Author Jake Brown, in Nashville Songwriter, covers it all in interviews with writers who have given their lives to the craft, and in some cases, the stage. Brown does an excellent job of getting some of Music Row’s best-known writers to open up and tell about their trials, tribulations, smashes and crashes. Writers who had memorable hits decades ago, some who have bounced around the charts for years, and some who are currently on top of the heap are all there.
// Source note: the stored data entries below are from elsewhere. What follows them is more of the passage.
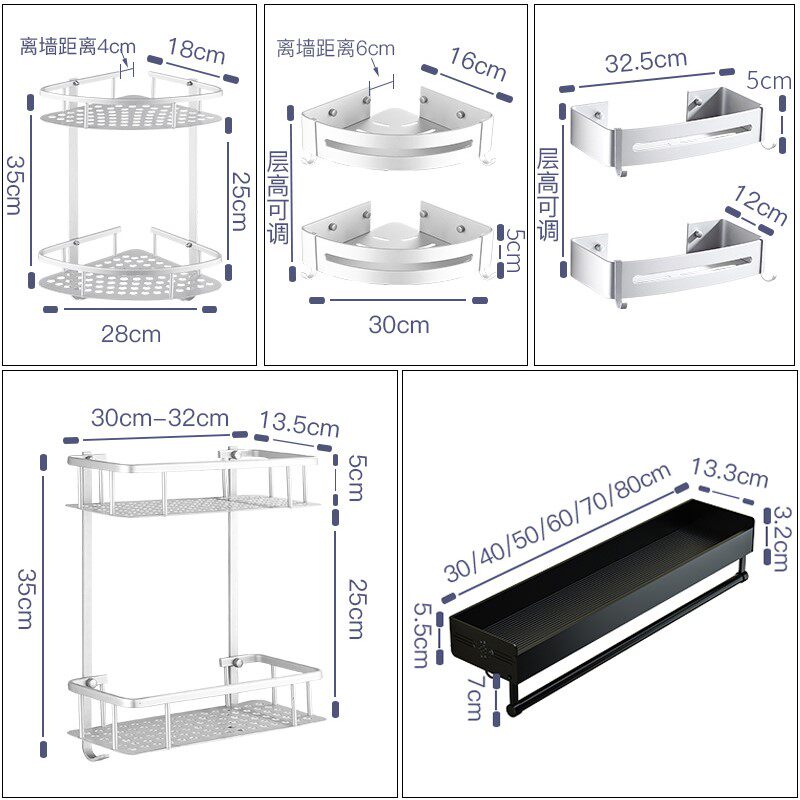 离墙距离4cm
18cm
35cm
25cm
28cm

离墙距离6cm
16cm
层高可调
5cm
30cm

32.5cm
5cm
层高可调
12cm

30cm–32cm
13.5cm
5cm
35cm
25cm

30/40/50/60/70/80cm
13.3cm
3.2cm
5.5cm
7cm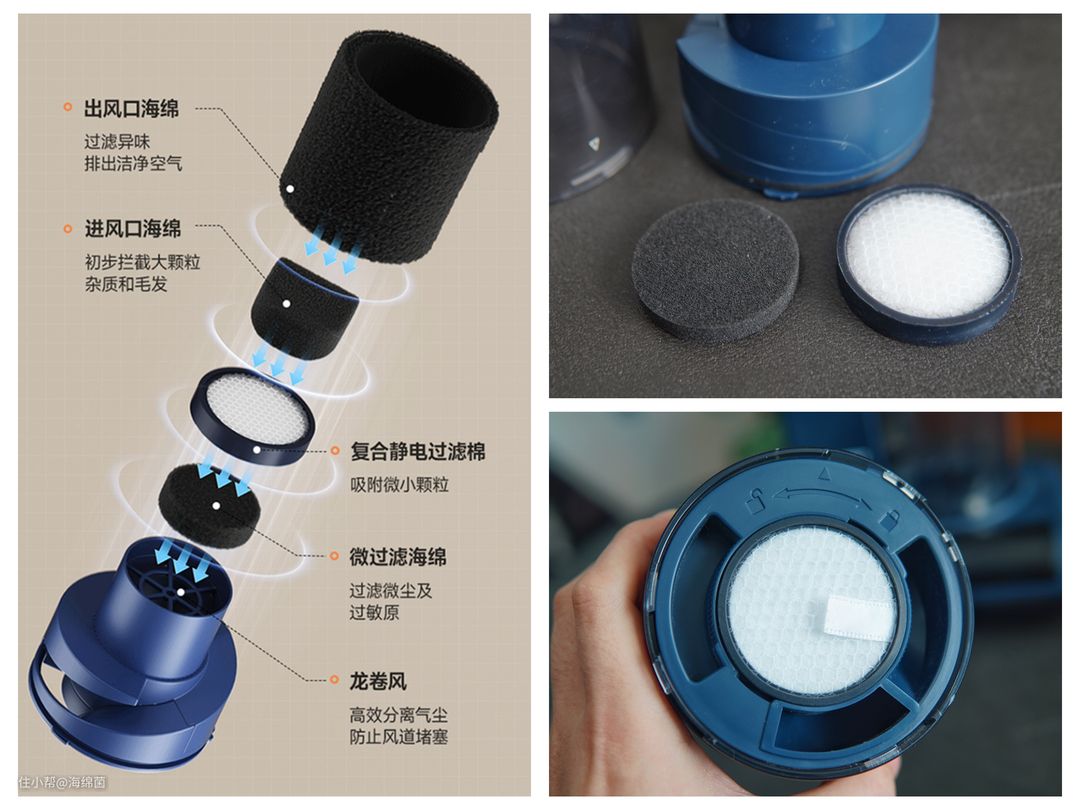 出风口海绵
过滤异味
排出洁净空气

进风口海绵
初步拦截大颗粒
杂质和毛发

复合静电过滤棉
吸附微小颗粒

微过滤海绵
过滤微尘及
过敏原

龙卷风
高效分离气尘
防止风道堵塞

住小帮@海绵菌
Every one of them has a story or two or three about songs that got cut and went nowhere, songs they never imagined anyone would like that became number ones, and songs that changed the lives of the writers, the artists, and the listeners.

Featuring excellent, uncensored in-depth interviews with Craig Wiseman (Tim McGraw’s “Live Like You Were Dying”), Rivers Rutherford (Brooks & Dunn’s “Ain’t Nothing ‘Bout You”), Lee Thomas Miller (Jamey Johnson’s “In Color”), David Lee Murphy (Jason Aldean’s “Big Green Tractor”), legends like Merle Haggard and Bill Anderson, and more than a dozen others, this is a book you won’t be able to put down. It’s no surprise that this book is as good as it is, given the fact that the author has written, or helped write, nearly three dozen published books about music industry figures from Tori Amos to the Meat Puppets.

This isn’t an expose, but a real account of what songwriters go through in their struggles to get in, and stay in, the game. It makes no difference if you love or hate what is produced by the Music Row of yesterday or today, or if you’re a songwriter, a lover of songs, or just a music fan. Nashville Songwriter is an outstanding read from cover to cover. If you have any interest at all in what goes on behind the scenes in the songwriting business, you need to read this book.